Penyebaran aksara-aksara tersebut di Indonesia dibawa dari India bersamaan dengan penyebaran agama Hindu dan Buddha. Hasilnya, perkembangannya menghasilkan aksara Kawi dan Indonesia Kuno. Aksara Kawi kemudian berkembang menjadi aksara Jawa dan aksara Bali, serta aksara lainnya yang tersebar di Indonesia.

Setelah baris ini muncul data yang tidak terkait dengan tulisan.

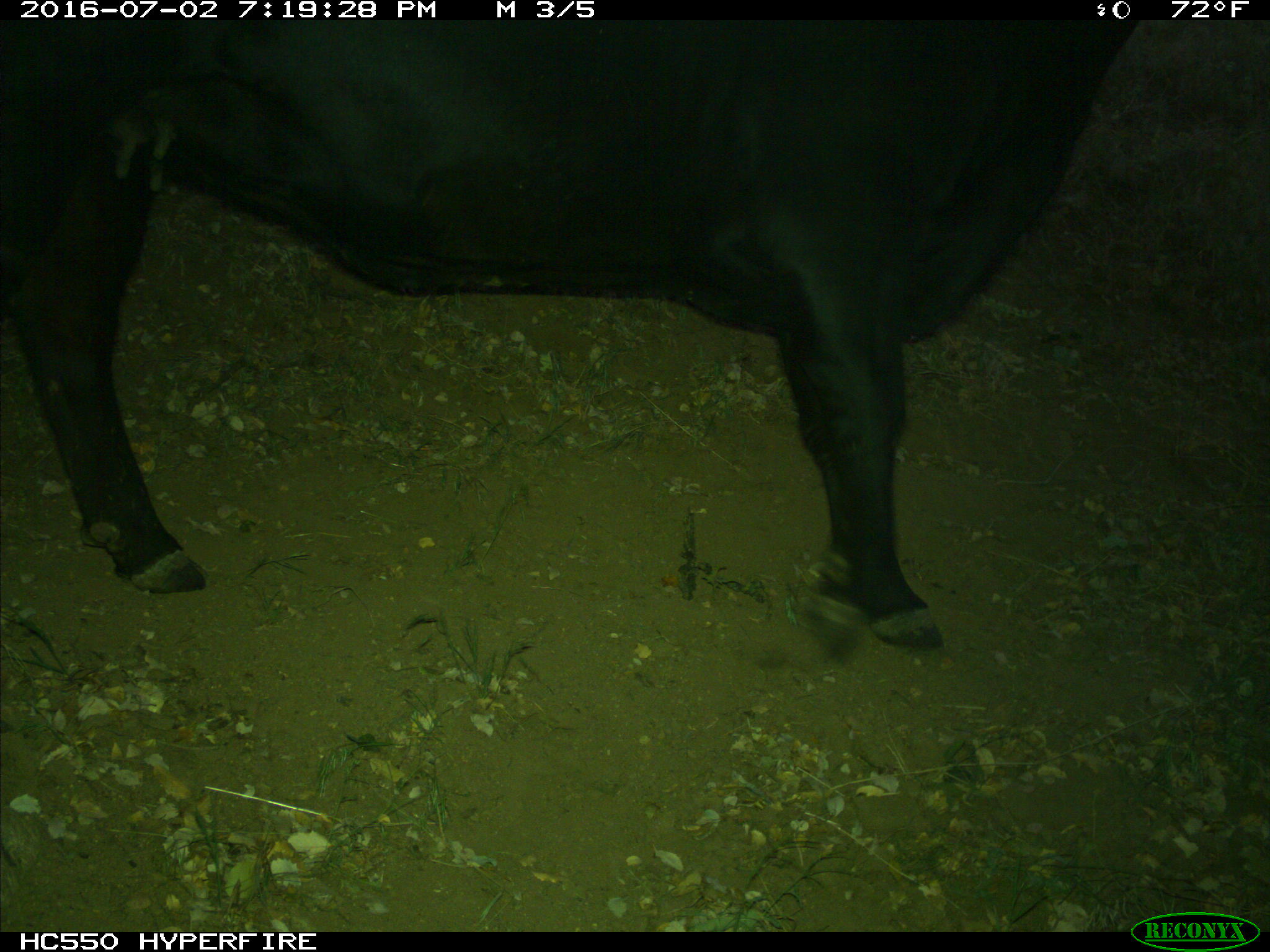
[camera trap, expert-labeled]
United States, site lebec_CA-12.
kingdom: Animalia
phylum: Chordata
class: Mammalia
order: Artiodactyla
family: Bovidae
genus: Bos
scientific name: Bos taurus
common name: domestic cow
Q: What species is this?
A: Bos taurus (domestic cow).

Bukti terkuat adanya peninggalan aksara Devanegari di Indonesia terdapat di Kutai-Kalimantan Timur yang terkenal dengan sebutan Yupa atau tiang batu berdiri yang digunakan sebagai tempat upacara kurban.  Sedangkan di Bali bukti perkembangan  aksara Devanagari dan Pallawa ditemukan di Pura Penataran Sasih Pejeng, Kecamatan Tampaksiring, Kabupaten Gianyar. Bukti tersebut berbentuk stupa-stupa kecil yang berisi cap dari tanah legit yang bertuliskan aksara Pradewanegari atau Siddhamatrka.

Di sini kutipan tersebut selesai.